Just after 3pm, she thinks her water broke. She felt a light trickle down her leg. She calls her doc and is told to head on in to the Hospital, doc will meet us there.
Contractions are 5 minutes apart. I post an update here, and start packing the car.
We're in the car no more than 30 seconds when her water really breaks, and by 'breaks' I mean 'gushes'. She freaks out. I turn the car around and go back home so she can change her now soaked clothes. Good thing she brought a towel to sit on.
Get to the hospital somewhere around 4pm, in birhing room somewhere around 5 or 5:30. She's starting to get some really painful ones now, so our focus is getting her some drugs. They can't do an epidural until her doc examines her, but doc hasn't arrived yet. This is bad, and unfortunately, a precursor of things to come. I really don't like seeing my wife in pain and having no ability to ease it. It is hard on both of us.
Doc arrives, examines, OKs, and in come the anesthesia guys. Wife has started crying during some of the contractions, I do my best to console her and insist it will all be better soon. The needle goes in her back, everyone agrees it's in a good spot, and in go the drugs. They say it could take 10-15 minutes to kick in.
So for the next 15 minutes, we wait through 3 or 4 increasingly powerful contractions, just waiting for the pain to ease up. Wife's contractions are now 2 minutes apart and over 1 minute long.
It doesn't. The epidural isn't working. When asked to rate this pain on a 1-10 scale, wife calls it a 9.
TO add some reference to that comment, I'll point out that my wife has passed gallstones before. She called gallstones a 7 compared to where she was at that moment.
So another span of agony while they pull out the catheter and try to put it in another spot. This one seems to take, and my wife starts to be relieved. I think this is a good time for me to grab some food from the hospital caf. Her mom and sister come in and relieve me.
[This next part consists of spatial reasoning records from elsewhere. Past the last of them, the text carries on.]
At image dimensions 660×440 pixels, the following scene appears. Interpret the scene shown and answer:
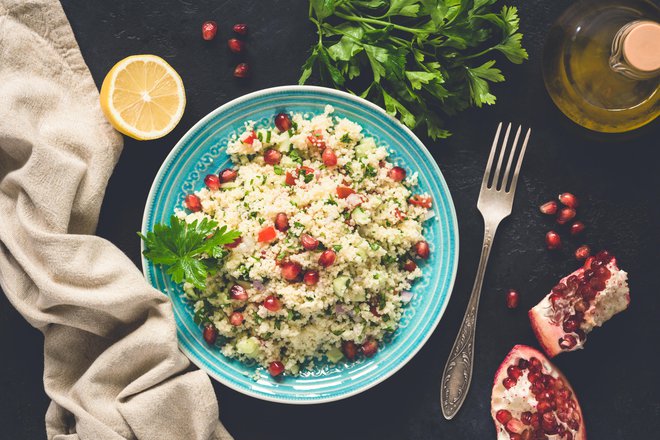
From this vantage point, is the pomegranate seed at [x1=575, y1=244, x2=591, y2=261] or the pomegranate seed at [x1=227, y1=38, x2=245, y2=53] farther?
the pomegranate seed at [x1=575, y1=244, x2=591, y2=261]

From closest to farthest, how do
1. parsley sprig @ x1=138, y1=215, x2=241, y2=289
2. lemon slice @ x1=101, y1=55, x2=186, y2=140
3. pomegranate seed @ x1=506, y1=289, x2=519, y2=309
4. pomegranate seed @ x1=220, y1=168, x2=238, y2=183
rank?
parsley sprig @ x1=138, y1=215, x2=241, y2=289
lemon slice @ x1=101, y1=55, x2=186, y2=140
pomegranate seed @ x1=220, y1=168, x2=238, y2=183
pomegranate seed @ x1=506, y1=289, x2=519, y2=309

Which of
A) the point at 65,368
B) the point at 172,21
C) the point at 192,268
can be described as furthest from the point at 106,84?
the point at 65,368

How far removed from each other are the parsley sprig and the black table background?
0.43 metres

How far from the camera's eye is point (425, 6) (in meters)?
2.77

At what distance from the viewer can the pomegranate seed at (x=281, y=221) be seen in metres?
2.73

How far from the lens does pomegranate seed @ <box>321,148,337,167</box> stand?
9.22ft

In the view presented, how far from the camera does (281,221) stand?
273cm

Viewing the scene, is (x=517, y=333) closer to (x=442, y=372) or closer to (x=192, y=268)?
(x=442, y=372)

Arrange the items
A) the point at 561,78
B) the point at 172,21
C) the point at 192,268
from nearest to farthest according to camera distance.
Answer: the point at 192,268 → the point at 561,78 → the point at 172,21

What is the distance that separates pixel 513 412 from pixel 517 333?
0.42 m

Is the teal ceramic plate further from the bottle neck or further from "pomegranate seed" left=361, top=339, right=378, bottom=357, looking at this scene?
the bottle neck

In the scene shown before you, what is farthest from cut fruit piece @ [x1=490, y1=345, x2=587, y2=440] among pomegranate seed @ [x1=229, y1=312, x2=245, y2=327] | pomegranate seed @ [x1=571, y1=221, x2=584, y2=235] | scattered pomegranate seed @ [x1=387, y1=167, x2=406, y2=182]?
pomegranate seed @ [x1=229, y1=312, x2=245, y2=327]

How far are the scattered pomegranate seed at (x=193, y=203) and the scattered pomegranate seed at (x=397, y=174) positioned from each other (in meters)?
0.97

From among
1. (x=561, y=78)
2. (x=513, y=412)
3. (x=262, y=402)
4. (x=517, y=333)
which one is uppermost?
(x=561, y=78)
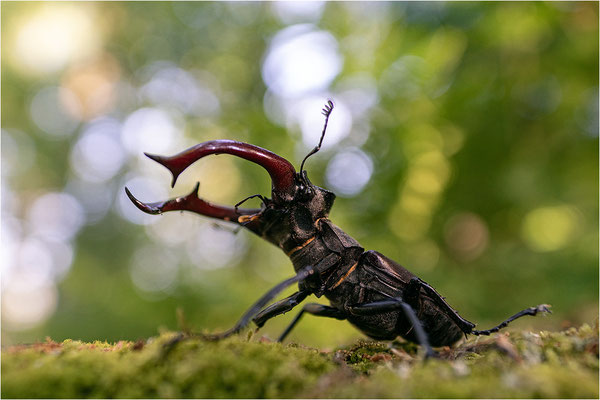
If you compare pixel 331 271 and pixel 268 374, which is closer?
pixel 268 374

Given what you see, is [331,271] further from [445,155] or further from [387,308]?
[445,155]

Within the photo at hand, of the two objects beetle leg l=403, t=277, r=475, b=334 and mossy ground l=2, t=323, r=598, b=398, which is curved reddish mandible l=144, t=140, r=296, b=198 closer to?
mossy ground l=2, t=323, r=598, b=398

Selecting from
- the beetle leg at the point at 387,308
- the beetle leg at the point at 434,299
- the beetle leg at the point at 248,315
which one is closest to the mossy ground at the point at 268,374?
the beetle leg at the point at 248,315

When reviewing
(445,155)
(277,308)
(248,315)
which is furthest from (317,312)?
(445,155)

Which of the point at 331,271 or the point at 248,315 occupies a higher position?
the point at 331,271

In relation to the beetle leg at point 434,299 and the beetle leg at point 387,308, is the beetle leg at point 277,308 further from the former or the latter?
the beetle leg at point 434,299

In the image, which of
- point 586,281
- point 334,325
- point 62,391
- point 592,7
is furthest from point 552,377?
point 592,7

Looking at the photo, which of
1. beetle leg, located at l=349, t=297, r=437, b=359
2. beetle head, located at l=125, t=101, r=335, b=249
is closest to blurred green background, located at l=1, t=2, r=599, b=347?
beetle head, located at l=125, t=101, r=335, b=249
3 piece chicken tenders with BBQ sauce and a large cup of coffee. I'm heading back up within 30 minutes.
When I walked back in, the look on wife's face crushed me, she was in hysterical pain. Epidural #2 wasn't working. The hospital's Head of Anesthesiology (HoA) was on his way over from another area. Another 20 or so minutes of my wife begging for relief. There was nothing we could do. I have never seen someone in so much pain.
HoA arrived and was going to try a 3rd, but also offered a spinal somethin-or-other which would eliminate all sensation below the waist for about 90 minutes. I told him to get option #2 in gear as fast as he could move. He moved fast. SHe was pain free within 2 contractions. HoA is now on our Christmas Card List. Wife relaxes. Must have been around 8pm now.
At 9:30, they are expectig the drug to start wearing off, so HoA does a 3rd epidural. He uses a different spot and earns his money by getting it on the first try. Wife still pain free.
At 10:20 wife's body decides it's time to start pushing.
At 10:42 on January 27th, 2007, we catch the first glimpse of our baby girl. It as only a nickel sized piece of her gray, hairy head, but it was absolutely amazing.
Leah finally made her way out six minutes after midnight. She is the most beautiful thing I have ever seen. I cannot believe just how much she means to me.
Yes, I have a large melon, and thankfully she's got her mother's nose.